STATED GOAL 1 >> In the passage on harvest-season work, what will the milling company soon begin buying in large quantities?
STATED GOAL 2 >> Set down, word for word, the section of the passage on harvest-season work that begins at the words "Well, I know" and ends after the words "carrying the backpack.".
STATED GOAL 3 >> Continue the passage on harvest-season work, beginning after its final sentence.

───── DOCUMENT EXTRACT ─────

This week I've been working a lot. It's about the harvest time, and at the milling company they asked for a few software updates which are best to be implemented now before they start buying in loads of this year's buckwheat. So I have been coding the new features for them, having massage customers at the side, and then having my own homesteading chores (I started renovating the main room floor, and then there is all kinds of small-scale harvesting to be done). All of this has meant a lot of time spent indoors.

Well, I know I need all the money I can get, so I'm happy to be busy at work. But I also know that I'd better not wear down all of my energy. So I thought that if I haven't been getting any fresh air at the daytime, then I go sleep outdoors for a night. Wednesday it was full moon, and the weather forecast said that on the night between Tuesday and Wednesday the sky will be clear. Monday evening I packed my backpack. On Tuesday after a full day of work I was back at home about 9pm. I placed harvested onions on the sauna bench and started a small fire in the sauna stove so that the onions will dry quickly in the mild heat of the sauna. I gave hay for the horses and went walking to the lake, carrying the backpack.

───── PROVIDED RECORDS ─────

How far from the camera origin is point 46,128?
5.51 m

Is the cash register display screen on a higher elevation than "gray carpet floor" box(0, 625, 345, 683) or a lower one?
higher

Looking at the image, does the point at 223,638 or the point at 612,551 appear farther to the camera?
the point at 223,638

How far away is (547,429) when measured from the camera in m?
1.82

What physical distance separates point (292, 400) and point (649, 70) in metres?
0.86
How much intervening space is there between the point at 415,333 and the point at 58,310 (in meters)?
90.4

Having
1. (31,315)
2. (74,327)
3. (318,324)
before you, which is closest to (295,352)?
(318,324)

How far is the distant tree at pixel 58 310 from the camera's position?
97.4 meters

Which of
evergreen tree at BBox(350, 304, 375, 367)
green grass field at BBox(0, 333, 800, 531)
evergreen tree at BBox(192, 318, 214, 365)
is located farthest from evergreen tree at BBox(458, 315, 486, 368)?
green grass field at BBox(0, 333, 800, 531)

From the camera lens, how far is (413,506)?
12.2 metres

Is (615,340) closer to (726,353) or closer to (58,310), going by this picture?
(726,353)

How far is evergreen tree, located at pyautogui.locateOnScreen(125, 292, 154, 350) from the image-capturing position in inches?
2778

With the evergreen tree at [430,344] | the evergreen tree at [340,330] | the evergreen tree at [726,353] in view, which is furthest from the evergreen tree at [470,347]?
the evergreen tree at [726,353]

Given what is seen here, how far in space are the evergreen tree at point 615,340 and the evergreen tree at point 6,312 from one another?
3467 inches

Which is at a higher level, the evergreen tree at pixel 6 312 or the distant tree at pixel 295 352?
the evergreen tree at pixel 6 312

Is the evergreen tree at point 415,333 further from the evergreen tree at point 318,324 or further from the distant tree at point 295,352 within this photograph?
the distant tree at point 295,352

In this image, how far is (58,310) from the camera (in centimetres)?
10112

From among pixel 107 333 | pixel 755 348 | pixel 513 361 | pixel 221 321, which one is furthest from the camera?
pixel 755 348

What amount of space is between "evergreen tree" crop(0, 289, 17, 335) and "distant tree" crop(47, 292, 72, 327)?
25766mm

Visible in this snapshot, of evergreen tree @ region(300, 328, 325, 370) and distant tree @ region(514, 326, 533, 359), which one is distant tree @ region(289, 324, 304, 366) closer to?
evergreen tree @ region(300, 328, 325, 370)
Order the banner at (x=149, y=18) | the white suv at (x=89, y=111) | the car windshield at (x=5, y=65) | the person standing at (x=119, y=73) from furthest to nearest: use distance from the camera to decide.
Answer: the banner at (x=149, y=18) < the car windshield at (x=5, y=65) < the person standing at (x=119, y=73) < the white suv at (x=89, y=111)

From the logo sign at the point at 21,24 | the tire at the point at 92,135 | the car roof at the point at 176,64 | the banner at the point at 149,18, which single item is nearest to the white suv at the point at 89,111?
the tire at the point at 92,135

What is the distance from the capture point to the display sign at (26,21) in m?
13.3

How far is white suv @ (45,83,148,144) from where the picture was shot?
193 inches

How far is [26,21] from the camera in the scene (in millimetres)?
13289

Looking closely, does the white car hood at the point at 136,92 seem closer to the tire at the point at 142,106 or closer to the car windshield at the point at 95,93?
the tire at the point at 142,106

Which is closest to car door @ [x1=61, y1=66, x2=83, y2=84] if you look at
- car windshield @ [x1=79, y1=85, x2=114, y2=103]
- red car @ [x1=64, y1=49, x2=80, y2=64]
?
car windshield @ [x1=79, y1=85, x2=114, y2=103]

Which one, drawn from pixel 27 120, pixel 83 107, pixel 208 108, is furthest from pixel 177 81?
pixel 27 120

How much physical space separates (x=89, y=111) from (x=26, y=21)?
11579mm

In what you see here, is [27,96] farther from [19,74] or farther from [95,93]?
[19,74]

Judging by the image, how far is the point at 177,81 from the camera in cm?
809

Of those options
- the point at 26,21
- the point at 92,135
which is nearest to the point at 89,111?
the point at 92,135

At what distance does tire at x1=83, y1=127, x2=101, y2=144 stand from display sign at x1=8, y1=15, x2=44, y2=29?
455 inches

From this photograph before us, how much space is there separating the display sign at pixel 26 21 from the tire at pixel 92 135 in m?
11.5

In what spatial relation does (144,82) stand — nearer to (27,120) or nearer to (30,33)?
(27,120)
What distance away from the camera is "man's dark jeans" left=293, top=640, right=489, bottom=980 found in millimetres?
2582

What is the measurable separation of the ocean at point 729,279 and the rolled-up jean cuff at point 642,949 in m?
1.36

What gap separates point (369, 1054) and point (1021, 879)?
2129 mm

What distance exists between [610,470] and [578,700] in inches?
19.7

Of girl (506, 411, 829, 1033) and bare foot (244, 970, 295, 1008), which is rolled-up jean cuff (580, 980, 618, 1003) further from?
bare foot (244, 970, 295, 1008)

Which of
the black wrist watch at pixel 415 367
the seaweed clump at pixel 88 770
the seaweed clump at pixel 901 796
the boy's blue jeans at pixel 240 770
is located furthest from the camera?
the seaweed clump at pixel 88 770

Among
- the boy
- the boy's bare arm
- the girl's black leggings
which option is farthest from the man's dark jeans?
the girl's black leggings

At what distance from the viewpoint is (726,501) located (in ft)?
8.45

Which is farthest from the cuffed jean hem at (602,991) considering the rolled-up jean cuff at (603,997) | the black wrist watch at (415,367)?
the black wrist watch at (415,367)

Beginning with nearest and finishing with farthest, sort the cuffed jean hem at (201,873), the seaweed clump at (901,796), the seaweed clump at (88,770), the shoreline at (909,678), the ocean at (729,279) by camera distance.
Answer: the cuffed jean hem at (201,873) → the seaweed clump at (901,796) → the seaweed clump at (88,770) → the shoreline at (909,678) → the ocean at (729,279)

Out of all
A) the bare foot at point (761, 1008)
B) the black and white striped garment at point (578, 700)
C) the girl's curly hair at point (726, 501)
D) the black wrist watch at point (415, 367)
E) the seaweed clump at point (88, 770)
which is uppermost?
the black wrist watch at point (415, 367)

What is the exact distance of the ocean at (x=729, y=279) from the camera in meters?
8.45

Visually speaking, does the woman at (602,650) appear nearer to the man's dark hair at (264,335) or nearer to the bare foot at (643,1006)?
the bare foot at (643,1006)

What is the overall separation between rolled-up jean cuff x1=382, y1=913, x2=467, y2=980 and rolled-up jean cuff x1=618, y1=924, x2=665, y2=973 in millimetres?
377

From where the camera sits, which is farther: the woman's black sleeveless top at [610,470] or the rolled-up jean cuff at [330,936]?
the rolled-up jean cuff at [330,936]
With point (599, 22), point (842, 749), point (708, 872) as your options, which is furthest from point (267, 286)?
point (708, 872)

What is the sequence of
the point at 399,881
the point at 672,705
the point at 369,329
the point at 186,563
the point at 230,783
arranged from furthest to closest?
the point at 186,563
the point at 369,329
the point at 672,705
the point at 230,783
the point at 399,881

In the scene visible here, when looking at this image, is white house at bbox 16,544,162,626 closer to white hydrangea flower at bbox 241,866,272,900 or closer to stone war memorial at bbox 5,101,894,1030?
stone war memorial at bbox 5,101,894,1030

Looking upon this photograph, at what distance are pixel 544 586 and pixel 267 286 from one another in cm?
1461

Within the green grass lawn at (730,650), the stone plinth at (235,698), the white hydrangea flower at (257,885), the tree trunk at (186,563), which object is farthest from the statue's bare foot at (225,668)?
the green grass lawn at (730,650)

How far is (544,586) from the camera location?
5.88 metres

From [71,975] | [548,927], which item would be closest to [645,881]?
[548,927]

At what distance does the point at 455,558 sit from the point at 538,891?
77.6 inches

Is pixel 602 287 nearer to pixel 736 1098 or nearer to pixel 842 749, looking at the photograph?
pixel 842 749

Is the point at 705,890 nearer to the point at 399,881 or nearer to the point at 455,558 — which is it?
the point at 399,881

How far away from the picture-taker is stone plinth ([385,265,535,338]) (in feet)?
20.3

─────

TASK ANSWER 1 >> Loads of this year's buckwheat.

TASK ANSWER 2 >>
Well, I know I need all the money I can get, so I'm happy to be busy at work. But I also know that I'd better not wear down all of my energy. So I thought that if I haven't been getting any fresh air at the daytime, then I go sleep outdoors for a night. Wednesday it was full moon, and the weather forecast said that on the night between Tuesday and Wednesday the sky will be clear. Monday evening I packed my backpack. On Tuesday after a full day of work I was back at home about 9pm. I placed harvested onions on the sauna bench and started a small fire in the sauna stove so that the onions will dry quickly in the mild heat of the sauna. I gave hay for the horses and went walking to the lake, carrying the backpack.

TASK ANSWER 3 >>
I rowed to the nearby islet. It was rather nice to be out on the lake in the night. The full moon shed enough light making it possible to navigate. Looking around the lake on the dark silhouette of the shores I could spot only a handful of lights - houses and cottages. I love the atmosphere, when it is not too crowded around. At the islet I started a small fire and cooked myself a little meal. My plan was to set a hammock in between trees, but unpacking my stuff I noticed that I had forgot to pack the hammock ropes. Oh well, but no problem. Since the ground moss was not moist nor frozen it would be perfectly okay to sleep on the ground. I chose a spot under a big pine tree, encircled by younger pines. Somehow a place like that feels safe and protected.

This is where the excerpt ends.